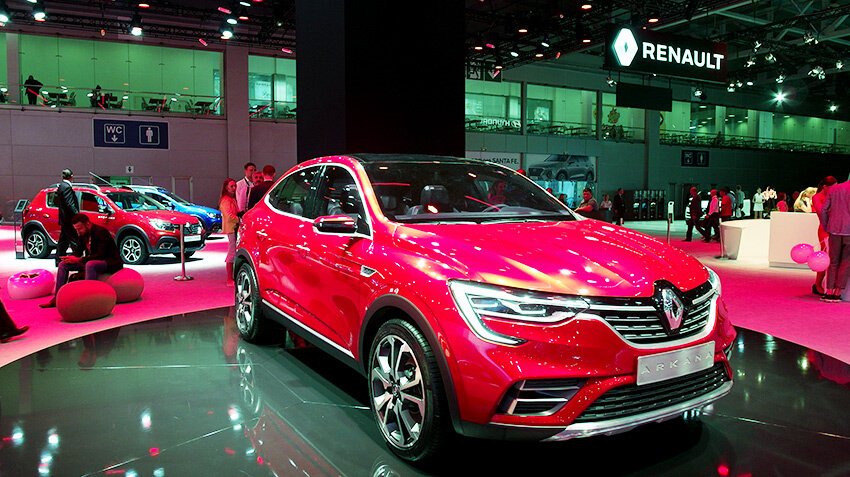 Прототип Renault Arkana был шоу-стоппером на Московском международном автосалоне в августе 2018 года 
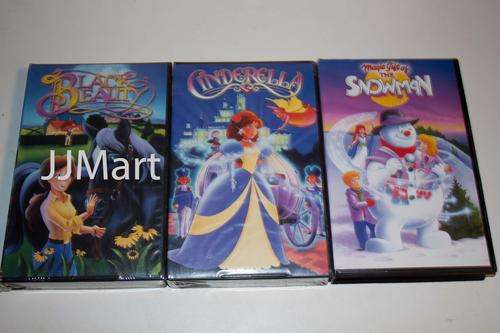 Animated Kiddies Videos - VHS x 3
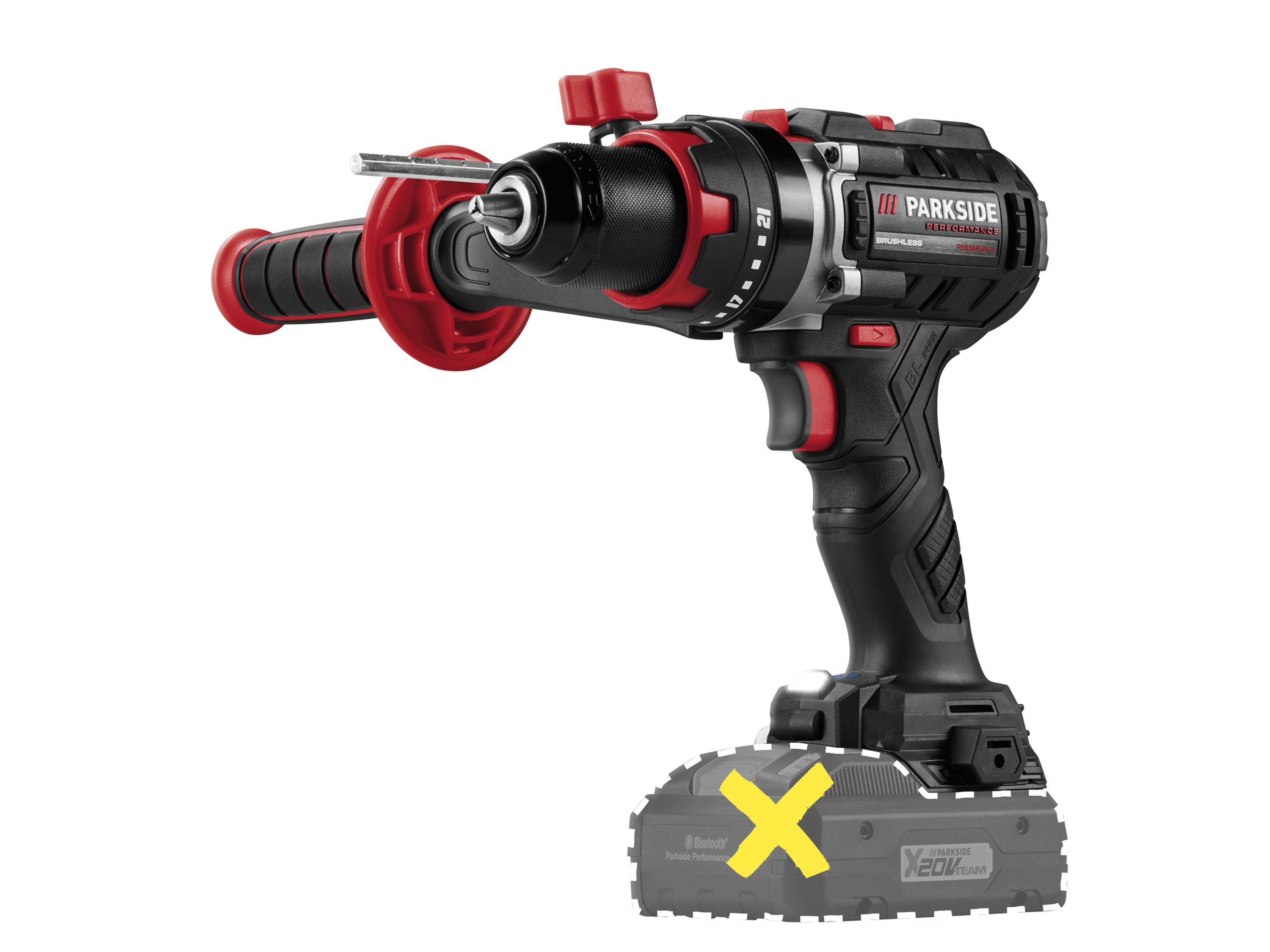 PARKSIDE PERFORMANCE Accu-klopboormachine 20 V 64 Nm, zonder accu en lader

...

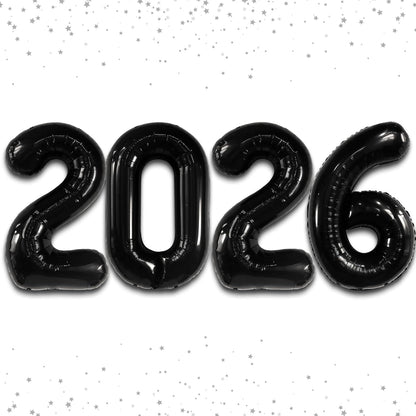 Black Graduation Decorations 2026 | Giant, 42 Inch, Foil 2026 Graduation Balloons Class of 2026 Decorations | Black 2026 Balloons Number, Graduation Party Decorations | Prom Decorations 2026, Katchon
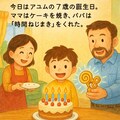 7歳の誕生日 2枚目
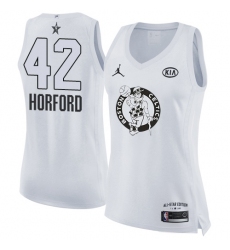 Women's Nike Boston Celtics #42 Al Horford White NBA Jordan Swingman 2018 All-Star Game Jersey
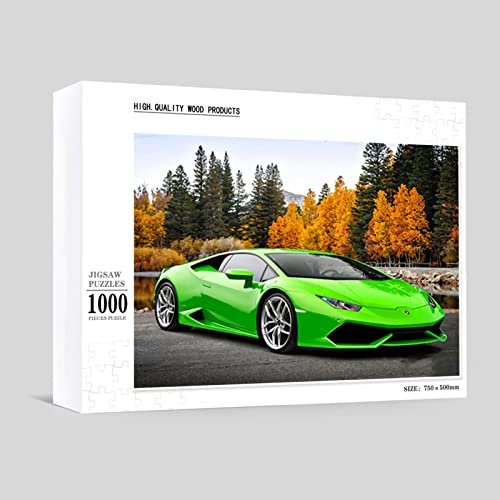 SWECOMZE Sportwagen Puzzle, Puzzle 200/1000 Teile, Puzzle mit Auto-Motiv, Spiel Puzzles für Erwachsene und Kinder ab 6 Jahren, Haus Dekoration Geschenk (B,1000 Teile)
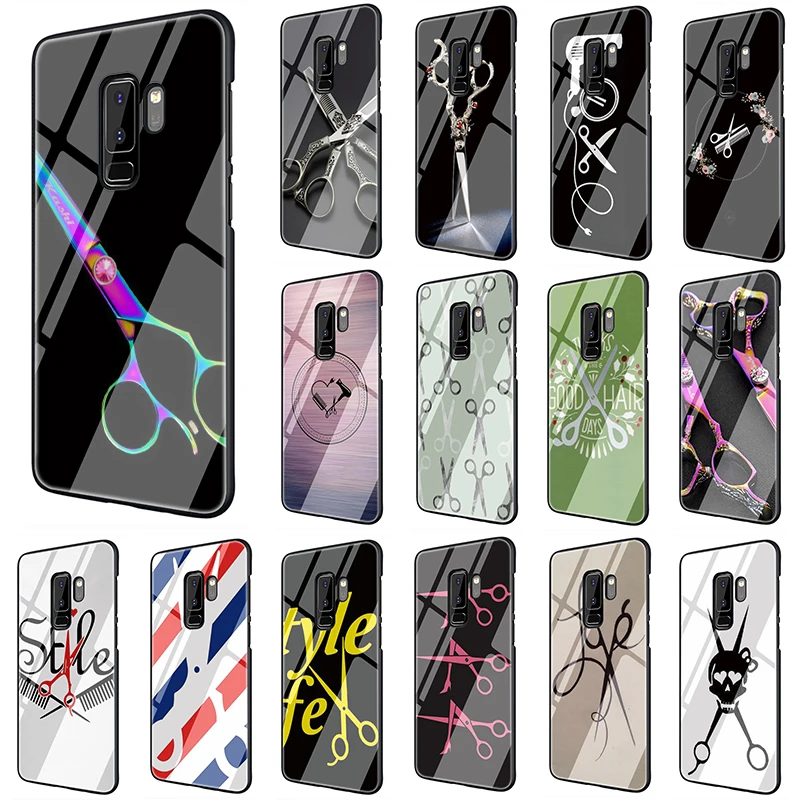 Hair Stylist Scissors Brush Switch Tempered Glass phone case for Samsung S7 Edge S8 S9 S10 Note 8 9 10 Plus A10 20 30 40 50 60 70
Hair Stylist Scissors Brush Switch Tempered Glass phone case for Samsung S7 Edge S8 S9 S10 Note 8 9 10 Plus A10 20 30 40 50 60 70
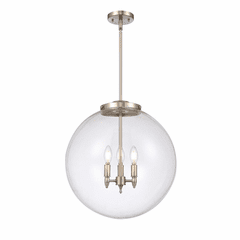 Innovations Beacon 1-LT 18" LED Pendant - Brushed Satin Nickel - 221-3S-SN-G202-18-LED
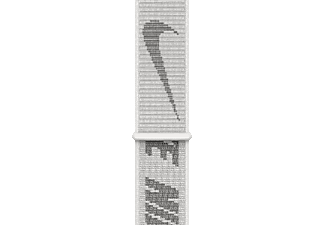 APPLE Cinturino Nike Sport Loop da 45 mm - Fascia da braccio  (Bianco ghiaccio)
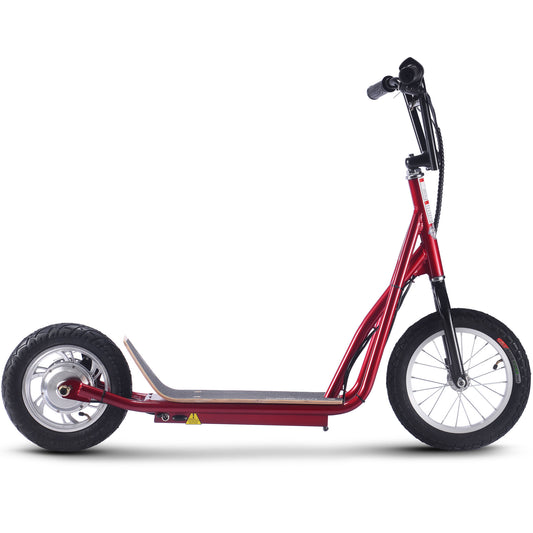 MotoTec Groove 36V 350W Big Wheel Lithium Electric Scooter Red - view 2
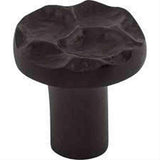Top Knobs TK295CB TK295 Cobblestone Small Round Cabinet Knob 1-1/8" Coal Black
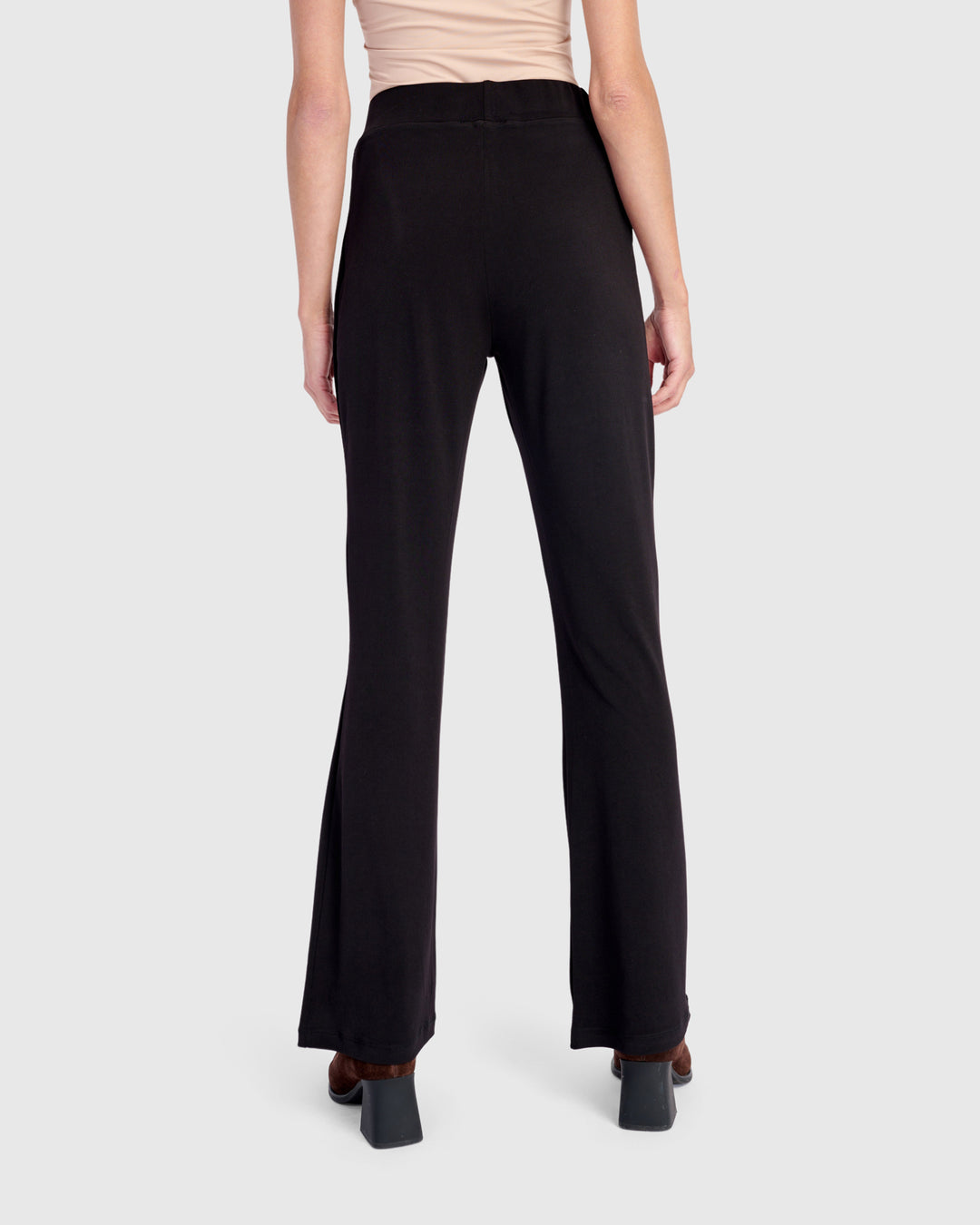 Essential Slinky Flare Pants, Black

# Task details
Could you print the material from the line with "Прототип Renault Arkana" to the line with "PARKSIDE PERFORMANCE Accu-klopboormachine", both included, reproducing each caption word for word and leaving out the pictures?

# Solution for this problem
 Прототип Renault Arkana был шоу-стоппером на Московском международном автосалоне в августе 2018 года 
 Animated Kiddies Videos - VHS x 3
 PARKSIDE PERFORMANCE Accu-klopboormachine 20 V 64 Nm, zonder accu en lader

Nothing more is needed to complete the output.